Stored records:
* Start *

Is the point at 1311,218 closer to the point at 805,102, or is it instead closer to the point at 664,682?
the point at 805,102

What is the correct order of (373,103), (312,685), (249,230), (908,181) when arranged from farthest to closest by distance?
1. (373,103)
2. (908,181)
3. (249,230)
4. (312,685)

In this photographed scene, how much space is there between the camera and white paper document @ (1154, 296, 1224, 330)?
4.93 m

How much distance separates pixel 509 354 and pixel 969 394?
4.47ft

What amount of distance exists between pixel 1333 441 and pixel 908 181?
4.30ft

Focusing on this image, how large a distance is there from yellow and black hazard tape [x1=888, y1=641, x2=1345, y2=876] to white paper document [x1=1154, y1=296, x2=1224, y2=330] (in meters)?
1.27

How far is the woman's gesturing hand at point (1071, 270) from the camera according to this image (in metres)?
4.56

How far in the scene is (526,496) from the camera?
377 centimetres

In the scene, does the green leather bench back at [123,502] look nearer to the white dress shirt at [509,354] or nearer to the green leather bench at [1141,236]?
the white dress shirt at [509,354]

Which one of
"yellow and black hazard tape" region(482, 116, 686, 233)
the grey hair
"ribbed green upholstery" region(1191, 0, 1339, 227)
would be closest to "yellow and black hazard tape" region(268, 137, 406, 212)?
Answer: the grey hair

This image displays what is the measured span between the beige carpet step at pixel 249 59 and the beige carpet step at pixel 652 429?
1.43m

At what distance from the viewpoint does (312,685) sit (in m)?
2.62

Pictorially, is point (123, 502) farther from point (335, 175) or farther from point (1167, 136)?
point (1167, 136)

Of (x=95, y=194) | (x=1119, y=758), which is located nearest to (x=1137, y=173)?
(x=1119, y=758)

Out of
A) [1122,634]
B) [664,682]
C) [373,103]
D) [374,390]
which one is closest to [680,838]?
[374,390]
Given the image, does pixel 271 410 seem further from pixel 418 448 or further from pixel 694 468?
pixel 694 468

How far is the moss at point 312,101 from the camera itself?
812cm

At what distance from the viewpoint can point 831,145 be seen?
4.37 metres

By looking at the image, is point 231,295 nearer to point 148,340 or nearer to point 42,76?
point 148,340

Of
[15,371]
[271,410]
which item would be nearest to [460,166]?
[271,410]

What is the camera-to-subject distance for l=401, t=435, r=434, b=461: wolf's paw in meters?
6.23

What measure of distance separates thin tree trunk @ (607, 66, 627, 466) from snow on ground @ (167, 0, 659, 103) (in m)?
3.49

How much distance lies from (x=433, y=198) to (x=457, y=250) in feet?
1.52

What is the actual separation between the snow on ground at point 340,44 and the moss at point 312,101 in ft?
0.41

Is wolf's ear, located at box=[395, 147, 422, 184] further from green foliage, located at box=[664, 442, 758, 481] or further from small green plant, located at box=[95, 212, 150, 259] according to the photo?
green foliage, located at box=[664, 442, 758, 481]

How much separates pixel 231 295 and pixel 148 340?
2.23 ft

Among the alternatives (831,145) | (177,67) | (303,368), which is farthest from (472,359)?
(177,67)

* End *

*Aim*: Please give the material above as a numbered list, one line per item, dropping the blank lines.

*Completed task*:
1. Is the point at 1311,218 closer to the point at 805,102, or is it instead closer to the point at 664,682?
2. the point at 805,102
3. What is the correct order of (373,103), (312,685), (249,230), (908,181) when arranged from farthest to closest by distance?
4. 1. (373,103)
5. 2. (908,181)
6. 3. (249,230)
7. 4. (312,685)
8. In this photographed scene, how much space is there between the camera and white paper document @ (1154, 296, 1224, 330)?
9. 4.93 m
10. How much distance separates pixel 509 354 and pixel 969 394?
11. 4.47ft
12. What amount of distance exists between pixel 1333 441 and pixel 908 181?
13. 4.30ft
14. Focusing on this image, how large a distance is there from yellow and black hazard tape [x1=888, y1=641, x2=1345, y2=876] to white paper document [x1=1154, y1=296, x2=1224, y2=330] (in meters)?
15. 1.27
16. How far is the woman's gesturing hand at point (1071, 270) from the camera according to this image (in metres)?
17. 4.56
18. How far in the scene is (526,496) from the camera?
19. 377 centimetres
20. In the scene, does the green leather bench back at [123,502] look nearer to the white dress shirt at [509,354] or nearer to the green leather bench at [1141,236]?
21. the white dress shirt at [509,354]
22. Which one of
23. "yellow and black hazard tape" region(482, 116, 686, 233)
24. the grey hair
25. "ribbed green upholstery" region(1191, 0, 1339, 227)
26. would be closest to "yellow and black hazard tape" region(268, 137, 406, 212)?
27. Answer: the grey hair
28. This image displays what is the measured span between the beige carpet step at pixel 249 59 and the beige carpet step at pixel 652 429?
29. 1.43m
30. At what distance from the viewpoint does (312,685) sit (in m)?
31. 2.62
32. Pictorially, is point (123, 502) farther from point (335, 175) or farther from point (1167, 136)?
33. point (1167, 136)
34. Of (x=95, y=194) | (x=1119, y=758), which is located nearest to (x=1137, y=173)?
35. (x=1119, y=758)
36. Out of
37. A) [1122,634]
38. B) [664,682]
39. C) [373,103]
40. D) [374,390]
41. which one is closest to [680,838]?
42. [374,390]
43. Given the image, does pixel 271 410 seem further from pixel 418 448 or further from pixel 694 468?
44. pixel 694 468
45. How far is the moss at point 312,101 from the camera itself?
46. 812cm
47. At what distance from the viewpoint can point 831,145 be seen?
48. 4.37 metres
49. By looking at the image, is point 231,295 nearer to point 148,340 or nearer to point 42,76?
50. point 148,340
51. Of
52. [15,371]
53. [271,410]
54. which item would be nearest to [460,166]?
55. [271,410]
56. What is the camera-to-subject distance for l=401, t=435, r=434, b=461: wolf's paw in meters?
57. 6.23
58. What measure of distance separates thin tree trunk @ (607, 66, 627, 466) from snow on ground @ (167, 0, 659, 103) (in m)?
59. 3.49
60. How much distance lies from (x=433, y=198) to (x=457, y=250) in feet?
61. 1.52
62. What is the actual separation between the snow on ground at point 340,44 and the moss at point 312,101 in ft?
63. 0.41
64. Is wolf's ear, located at box=[395, 147, 422, 184] further from green foliage, located at box=[664, 442, 758, 481] or further from small green plant, located at box=[95, 212, 150, 259] according to the photo?
65. green foliage, located at box=[664, 442, 758, 481]
66. How much separates pixel 231 295 and pixel 148 340?
67. 2.23 ft
68. Among the alternatives (831,145) | (177,67) | (303,368), which is farthest from (472,359)?
69. (177,67)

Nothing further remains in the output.